Gaie Delap faces being recalled to prison after health complications prevented her from having a surveillance tag

Quaker JSO activist faces prison recall

Gaie Delap faces being recalled to prison after health complications prevented her from having a surveillance tag

by Rebecca Hardy 20th December 2024

Quakers have raised alarm about the plight of Bristol Friend Gaie Delap, who faces being recalled to prison after health complications prevented her from having a surveillance tag.

As the Friend went to press, the Quaker in her late seventies was still in limbo, and ‘terrified of the next knock on her door’, said her family.

The Redland Friend was sent to prison in August along with four co-defendants, who climbed gantries over the M25 in November 2022. The Just Stop Oil (JSO) action forced police to stop traffic and left an estimated 709,000 drivers stuck in gridlock.

Gaie Delap was released from prison several months later and told she would serve the rest of her sentence under a Home Detention Curfew (HDC). But the tag could not be attached to her ankle due to a health condition, and no devices were small enough to fit her wrists. The company who fitted the device later contacted the prison authorities to tell them she ‘could not be monitored’.

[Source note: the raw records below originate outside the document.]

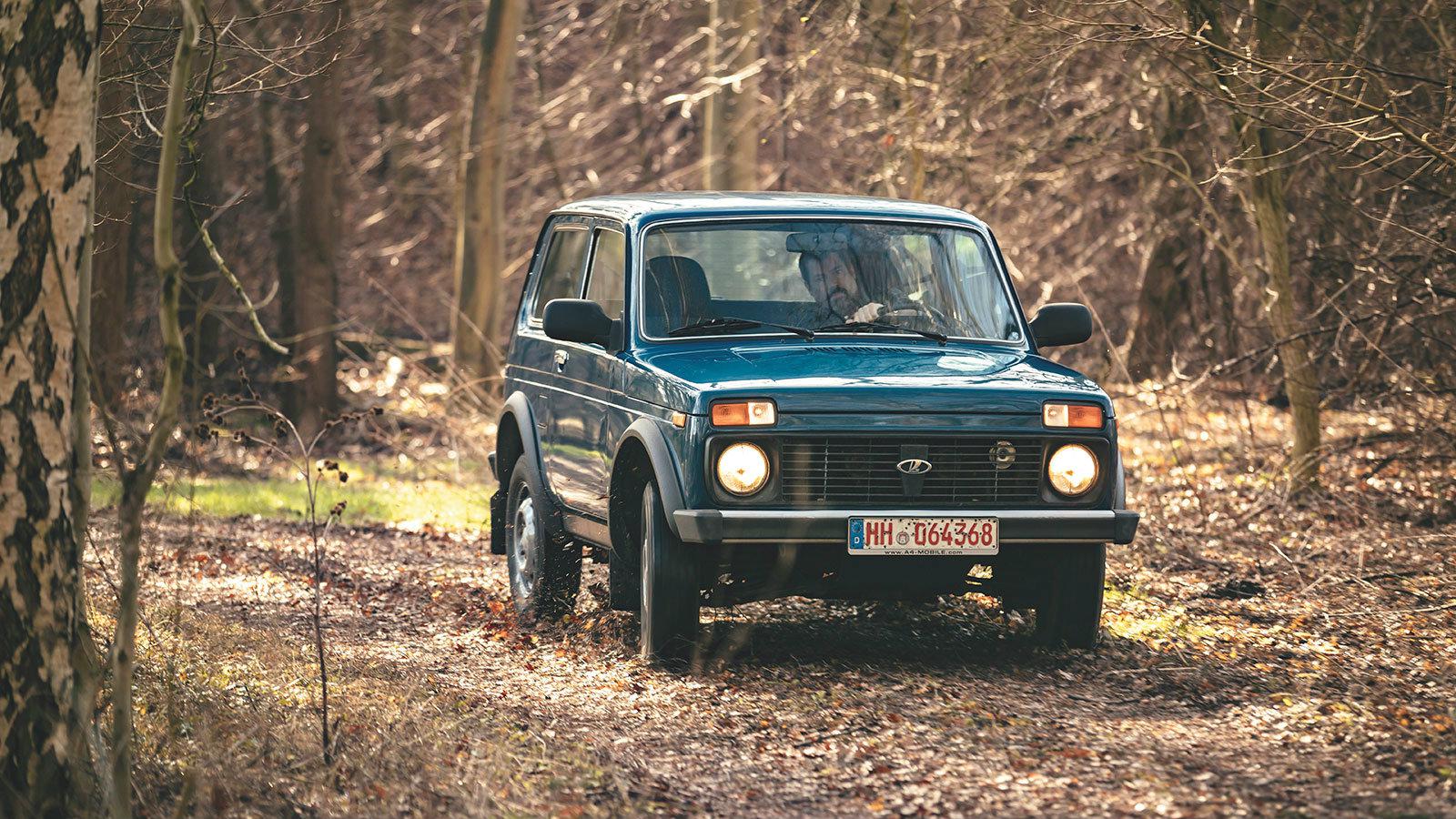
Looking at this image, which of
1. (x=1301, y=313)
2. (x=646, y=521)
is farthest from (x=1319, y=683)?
(x=1301, y=313)

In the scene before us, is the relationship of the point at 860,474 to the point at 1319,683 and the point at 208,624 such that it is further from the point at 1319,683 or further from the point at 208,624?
the point at 208,624

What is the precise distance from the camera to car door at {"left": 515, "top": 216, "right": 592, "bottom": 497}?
9.12m

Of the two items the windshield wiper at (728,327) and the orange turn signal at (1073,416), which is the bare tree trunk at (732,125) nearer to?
the windshield wiper at (728,327)

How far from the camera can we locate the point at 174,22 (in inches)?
398

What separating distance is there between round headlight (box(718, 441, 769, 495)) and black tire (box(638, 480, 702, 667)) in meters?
0.36

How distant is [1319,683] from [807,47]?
915cm

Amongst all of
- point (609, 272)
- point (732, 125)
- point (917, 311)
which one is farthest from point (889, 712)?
point (732, 125)

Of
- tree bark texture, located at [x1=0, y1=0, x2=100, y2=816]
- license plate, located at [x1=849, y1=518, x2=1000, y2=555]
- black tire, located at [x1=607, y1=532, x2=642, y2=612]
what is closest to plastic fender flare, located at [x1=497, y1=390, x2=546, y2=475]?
black tire, located at [x1=607, y1=532, x2=642, y2=612]

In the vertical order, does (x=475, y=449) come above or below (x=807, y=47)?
below

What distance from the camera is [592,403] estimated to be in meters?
8.57

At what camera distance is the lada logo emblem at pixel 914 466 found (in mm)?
7324

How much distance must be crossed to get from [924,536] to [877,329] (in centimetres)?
128

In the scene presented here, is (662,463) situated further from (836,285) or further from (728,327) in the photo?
(836,285)

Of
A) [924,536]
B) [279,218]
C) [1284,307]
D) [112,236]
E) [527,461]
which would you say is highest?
[279,218]
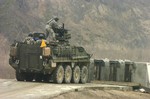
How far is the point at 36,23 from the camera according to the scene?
5156 centimetres

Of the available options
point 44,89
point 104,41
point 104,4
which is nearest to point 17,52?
point 44,89

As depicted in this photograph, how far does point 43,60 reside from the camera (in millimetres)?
23641

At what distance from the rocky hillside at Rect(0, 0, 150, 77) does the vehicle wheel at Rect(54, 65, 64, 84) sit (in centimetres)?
2175

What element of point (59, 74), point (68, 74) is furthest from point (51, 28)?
point (59, 74)

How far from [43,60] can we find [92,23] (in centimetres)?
3550

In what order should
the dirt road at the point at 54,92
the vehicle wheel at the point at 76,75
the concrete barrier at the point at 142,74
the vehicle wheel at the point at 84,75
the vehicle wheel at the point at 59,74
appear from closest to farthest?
the dirt road at the point at 54,92
the vehicle wheel at the point at 59,74
the vehicle wheel at the point at 76,75
the vehicle wheel at the point at 84,75
the concrete barrier at the point at 142,74

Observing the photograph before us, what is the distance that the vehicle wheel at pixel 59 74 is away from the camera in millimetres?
23906

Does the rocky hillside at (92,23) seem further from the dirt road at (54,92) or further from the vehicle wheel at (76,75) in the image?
the dirt road at (54,92)

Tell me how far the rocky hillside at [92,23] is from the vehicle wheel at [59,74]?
2175 centimetres

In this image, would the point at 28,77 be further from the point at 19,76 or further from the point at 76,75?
the point at 76,75

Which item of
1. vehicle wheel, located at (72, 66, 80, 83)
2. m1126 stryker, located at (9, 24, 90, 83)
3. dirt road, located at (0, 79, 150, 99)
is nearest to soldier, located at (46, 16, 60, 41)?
m1126 stryker, located at (9, 24, 90, 83)

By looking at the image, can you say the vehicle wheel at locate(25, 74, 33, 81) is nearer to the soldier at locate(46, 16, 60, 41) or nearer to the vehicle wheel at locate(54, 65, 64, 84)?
the vehicle wheel at locate(54, 65, 64, 84)

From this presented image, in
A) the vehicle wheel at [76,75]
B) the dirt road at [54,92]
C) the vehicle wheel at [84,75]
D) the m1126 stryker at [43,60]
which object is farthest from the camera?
the vehicle wheel at [84,75]

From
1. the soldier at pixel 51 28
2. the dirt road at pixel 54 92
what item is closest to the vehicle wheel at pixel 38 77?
the soldier at pixel 51 28
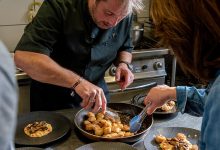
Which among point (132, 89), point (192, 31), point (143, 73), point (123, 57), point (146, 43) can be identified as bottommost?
point (132, 89)

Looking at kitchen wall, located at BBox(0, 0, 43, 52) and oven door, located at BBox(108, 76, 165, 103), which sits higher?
kitchen wall, located at BBox(0, 0, 43, 52)

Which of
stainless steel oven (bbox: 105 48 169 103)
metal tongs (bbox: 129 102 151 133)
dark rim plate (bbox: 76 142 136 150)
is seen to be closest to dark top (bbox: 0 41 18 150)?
dark rim plate (bbox: 76 142 136 150)

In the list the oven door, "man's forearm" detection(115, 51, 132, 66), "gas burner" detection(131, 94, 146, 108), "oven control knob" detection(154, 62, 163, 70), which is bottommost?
the oven door

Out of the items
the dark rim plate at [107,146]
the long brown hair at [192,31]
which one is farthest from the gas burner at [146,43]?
the long brown hair at [192,31]

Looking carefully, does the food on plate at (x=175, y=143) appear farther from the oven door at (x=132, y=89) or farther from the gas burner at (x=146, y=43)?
the gas burner at (x=146, y=43)

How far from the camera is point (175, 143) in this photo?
1.27 metres

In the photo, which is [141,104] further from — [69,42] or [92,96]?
[69,42]

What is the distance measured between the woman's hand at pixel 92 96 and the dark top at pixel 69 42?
25 centimetres

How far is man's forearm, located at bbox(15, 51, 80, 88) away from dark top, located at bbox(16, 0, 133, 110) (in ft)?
0.11

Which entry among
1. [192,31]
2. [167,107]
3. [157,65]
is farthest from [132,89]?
[192,31]

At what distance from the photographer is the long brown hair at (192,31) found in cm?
68

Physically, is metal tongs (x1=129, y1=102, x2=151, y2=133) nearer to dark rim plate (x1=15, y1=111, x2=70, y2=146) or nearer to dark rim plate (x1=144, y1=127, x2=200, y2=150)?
dark rim plate (x1=144, y1=127, x2=200, y2=150)

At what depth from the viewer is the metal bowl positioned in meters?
1.21

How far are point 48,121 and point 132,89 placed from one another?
108 cm
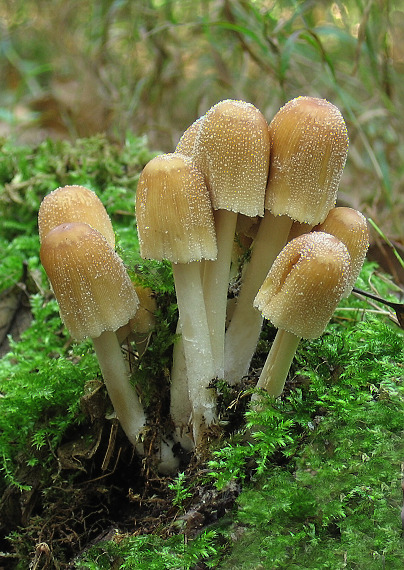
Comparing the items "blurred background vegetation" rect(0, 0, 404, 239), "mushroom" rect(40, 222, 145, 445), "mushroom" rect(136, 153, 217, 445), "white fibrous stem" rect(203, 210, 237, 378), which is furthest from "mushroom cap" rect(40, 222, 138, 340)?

A statement from Gaie Delap’s family and friends said: ‘The Ministry of Justice has confirmed that in effect the failure of its tagging contractor, Serco’s EMS [Electronic Monitoring Services], to find and fit a tag suitable for a normal-sized woman like Gaie does mean she is now being recalled to jail – even though in every other respect she has continued to comply with all the conditions under which she was released.’

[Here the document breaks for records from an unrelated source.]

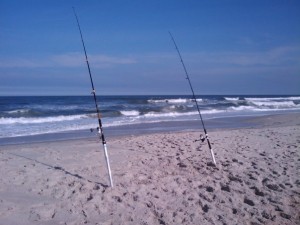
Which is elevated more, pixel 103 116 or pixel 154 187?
pixel 103 116

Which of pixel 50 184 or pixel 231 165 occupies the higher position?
pixel 50 184

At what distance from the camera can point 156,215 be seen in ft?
13.2

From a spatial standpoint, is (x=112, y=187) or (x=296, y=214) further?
(x=112, y=187)

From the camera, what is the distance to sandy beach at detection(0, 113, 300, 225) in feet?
13.1

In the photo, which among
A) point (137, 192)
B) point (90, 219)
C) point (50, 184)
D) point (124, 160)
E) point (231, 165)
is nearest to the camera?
point (90, 219)

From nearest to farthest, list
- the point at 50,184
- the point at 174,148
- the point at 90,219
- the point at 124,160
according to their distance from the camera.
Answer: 1. the point at 90,219
2. the point at 50,184
3. the point at 124,160
4. the point at 174,148

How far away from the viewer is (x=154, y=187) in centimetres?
491

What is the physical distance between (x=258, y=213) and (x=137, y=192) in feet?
5.46

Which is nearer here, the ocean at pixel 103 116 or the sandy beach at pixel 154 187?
the sandy beach at pixel 154 187

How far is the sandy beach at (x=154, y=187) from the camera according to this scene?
13.1ft

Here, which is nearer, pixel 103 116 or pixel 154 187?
pixel 154 187

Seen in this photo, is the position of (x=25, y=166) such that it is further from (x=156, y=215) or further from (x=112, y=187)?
(x=156, y=215)

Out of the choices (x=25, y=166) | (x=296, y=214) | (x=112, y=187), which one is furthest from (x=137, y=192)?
(x=25, y=166)

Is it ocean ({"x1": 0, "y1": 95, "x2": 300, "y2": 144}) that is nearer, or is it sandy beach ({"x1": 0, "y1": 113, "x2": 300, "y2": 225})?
sandy beach ({"x1": 0, "y1": 113, "x2": 300, "y2": 225})
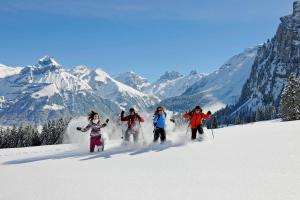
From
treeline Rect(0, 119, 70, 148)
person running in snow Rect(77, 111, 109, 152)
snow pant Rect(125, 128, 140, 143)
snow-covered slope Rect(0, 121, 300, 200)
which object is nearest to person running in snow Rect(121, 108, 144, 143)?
snow pant Rect(125, 128, 140, 143)

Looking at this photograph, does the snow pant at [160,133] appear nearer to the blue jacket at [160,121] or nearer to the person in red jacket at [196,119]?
the blue jacket at [160,121]

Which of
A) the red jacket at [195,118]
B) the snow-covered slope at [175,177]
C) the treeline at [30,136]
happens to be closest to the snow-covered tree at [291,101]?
the red jacket at [195,118]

It went on: ‘Gaie’s case evidences discrimination on the grounds of gender, age, and disability that exists within the tagging system.’ 

A later statement said that, with ‘expert advice, we have now esablished without a shadow of a doubt that there are straps/ tags that would fit Gaie’.

The group suggested last week to HM Prison and Probation Service (HMPPS), via the Bristol Probation Service, that she could have ‘a tag with a strap that fit her wrist’ or be fitted with an ankle tag. ‘While there is a health risk issue, she is at least able to be monitored and can remain on licence.’ This would be ‘in order to avoid legal action and accusation of discrimination on the grounds of gender age and disability’, they said.

Gaie Delap’s brother, Mick, told The Guardian earlier this month that ‘Gaie is sitting at home terrified with her suitcase packed waiting for a knock on the door from police’.

A MoJ statement said that, under the conditions of HDC: ‘Where it is no longer possible to electronically monitor offenders in the community, through no fault of their own, they will be recalled until it is possible for them to be monitored in the community. Neither Ministers nor officials can intervene in sentences passed down by the independent Courts. Furthermore, HMPPS is bound by law to administer the sentences that the courts have decided.’

The MoJ and Serco, which manages EMS, have said they are looking into the issue. Bristol MP Carla Denyer and Peterborough MP Andrew Pakes have made urgent representations to the justice minister.